▶ WORK REQUIRED
Answer from the devotions page below:
(a) How many times does John use "eternal life" or "everlasting life" in the Gospel of John?
(b) Where did the author's family always go on vacation during the author's childhood?
(c) How old is the son in the hiding game?

▶ PASSAGE GIVEN
▼

Devotions

Author Archives: Jayson Combs

John 3:36

Hell and Heaven | Devotion #3: John 3:36
Jayson Combs| Family Pastor

Are we there yet?

When you hear the words “eternal life,” what immediately comes to your mind?   John, the disciple, speaks of eternal life or everlasting life more than anyone else in the Bible. He uses it 18 times in the Gospel of John and six more times in the Epistle 1 John.  

John states in John 3:36, “Whoever believes in the Son has eternal life; whoever does not obey the Son shall not see life, but the wrath of God remains on him.” We see here as in other verses that eternal life is through no one else other than Jesus Christ.  In John 6:68, Peter answers Jesus, “Lord, to whom shall we go? thou hast the words of eternal life” (KJV).  Jesus tells us in John 10:28, “And I give unto them eternal life; and they shall never perish neither shall any one pluck them out of my hand” (KJV). Jesus is the way, the only way to eternal life.

I do believe there is some confusion though among believers when it comes to eternal life. In Daniel 12:2 it says, “And many of those who sleep in the dust of the earth shall awake, some to everlasting life, and some to shame and everlasting contempt.” Life is everlasting no matter who you are. For some, it will be spent with the King of kings, for others under the wrath of God.  

The other problematic view I see with many when it comes to eternal life is the focus on the destination. Yes, it is wonderful to know that Heaven is our home. It is exciting to think about Jesus who has gone and who is preparing a place for us. However, John tells us that eternal life is not just about the destination, it is about the trip. He writes in John 17:3, “And this is eternal life, that they know you, the only true God, and Jesus Christ whom you have sent.” Eternal life is about a wonderful walk with Jesus that starts here on earth.

Are we there yet?  Are we there yet?  Are we there yet?  When I was a child, our family vacation was always to Myrtle Beach. I can remember jumping into our great Pontiac 6000 and heading south. Flying was not an option, we drove.  I can remember thinking how much I could not wait to get there so our vacation could begin. Thinking back on those amazing times makes me pause. I look back and think that vacation did not begin when we got there, it began when we left. I fondly remember those times in the car, the places that we stopped, and the adventures that we had. Now having a family of my own, we often have chosen to drive instead of flying.  

Remember eternal life is not just the destination of Heaven.  It is about the amazing walk with Jesus Christ.  

2 Peter 3:10-18

The Return of Christ | Devotion #3: 2 Peter 3:10-18
Jayson Combs | Family Pastor 

My 7-year old son and I have a little game we like to play. The game could be called “I will hide from you and at the perfect moment, I will jump out to make you terrified.” It is a wonderful game, and if I do say so myself, I have gotten to be pretty good at our little game. When I arrive home, I strategically look through the mirrors in our home, knowing where my son likes to hide. Instead of him scaring me, I usually scare him. Again, it is a wonderful game!

▲

▶ RECORDED INFORMATION
▼

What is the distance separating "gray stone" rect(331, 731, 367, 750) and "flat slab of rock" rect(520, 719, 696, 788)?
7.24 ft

▲
▼

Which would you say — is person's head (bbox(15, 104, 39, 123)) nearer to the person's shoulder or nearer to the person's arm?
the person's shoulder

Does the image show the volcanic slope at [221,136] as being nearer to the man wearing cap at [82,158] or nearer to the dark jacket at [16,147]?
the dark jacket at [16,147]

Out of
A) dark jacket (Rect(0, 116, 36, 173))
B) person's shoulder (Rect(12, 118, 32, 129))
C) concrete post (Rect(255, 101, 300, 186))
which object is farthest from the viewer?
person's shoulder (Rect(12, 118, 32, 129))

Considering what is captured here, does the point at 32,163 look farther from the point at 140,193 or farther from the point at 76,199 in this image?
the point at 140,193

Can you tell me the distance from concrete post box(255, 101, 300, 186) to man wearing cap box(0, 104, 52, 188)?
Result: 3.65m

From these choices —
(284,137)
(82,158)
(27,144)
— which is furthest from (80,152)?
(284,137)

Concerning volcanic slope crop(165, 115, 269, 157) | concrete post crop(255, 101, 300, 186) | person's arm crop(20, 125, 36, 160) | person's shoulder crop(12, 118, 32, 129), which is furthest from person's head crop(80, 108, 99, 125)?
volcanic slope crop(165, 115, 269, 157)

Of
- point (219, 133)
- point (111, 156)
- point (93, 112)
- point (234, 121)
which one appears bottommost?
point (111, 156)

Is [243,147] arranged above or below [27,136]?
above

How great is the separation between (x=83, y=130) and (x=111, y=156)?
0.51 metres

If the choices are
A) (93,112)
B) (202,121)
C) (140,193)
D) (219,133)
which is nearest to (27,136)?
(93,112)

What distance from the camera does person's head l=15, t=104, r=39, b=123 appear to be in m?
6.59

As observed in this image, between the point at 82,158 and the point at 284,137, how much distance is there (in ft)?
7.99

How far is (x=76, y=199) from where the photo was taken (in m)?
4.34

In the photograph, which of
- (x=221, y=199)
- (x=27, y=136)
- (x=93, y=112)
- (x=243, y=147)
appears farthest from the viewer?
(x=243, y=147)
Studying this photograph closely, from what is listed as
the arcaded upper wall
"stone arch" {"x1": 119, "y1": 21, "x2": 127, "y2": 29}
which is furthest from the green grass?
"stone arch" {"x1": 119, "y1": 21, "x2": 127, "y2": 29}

▲
▼

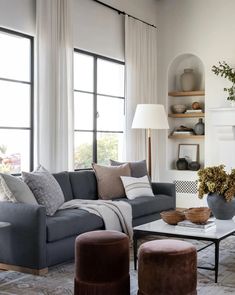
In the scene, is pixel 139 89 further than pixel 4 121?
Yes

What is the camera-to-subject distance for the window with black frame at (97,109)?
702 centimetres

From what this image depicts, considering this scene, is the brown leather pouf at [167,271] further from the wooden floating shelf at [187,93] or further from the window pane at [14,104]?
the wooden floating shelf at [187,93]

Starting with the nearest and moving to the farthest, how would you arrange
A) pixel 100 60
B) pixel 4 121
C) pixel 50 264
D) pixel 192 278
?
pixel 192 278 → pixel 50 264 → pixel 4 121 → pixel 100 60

▲

▶ OUTPUT BELOW
(a) 18 times
(b) Myrtle Beach
(c) 7 years old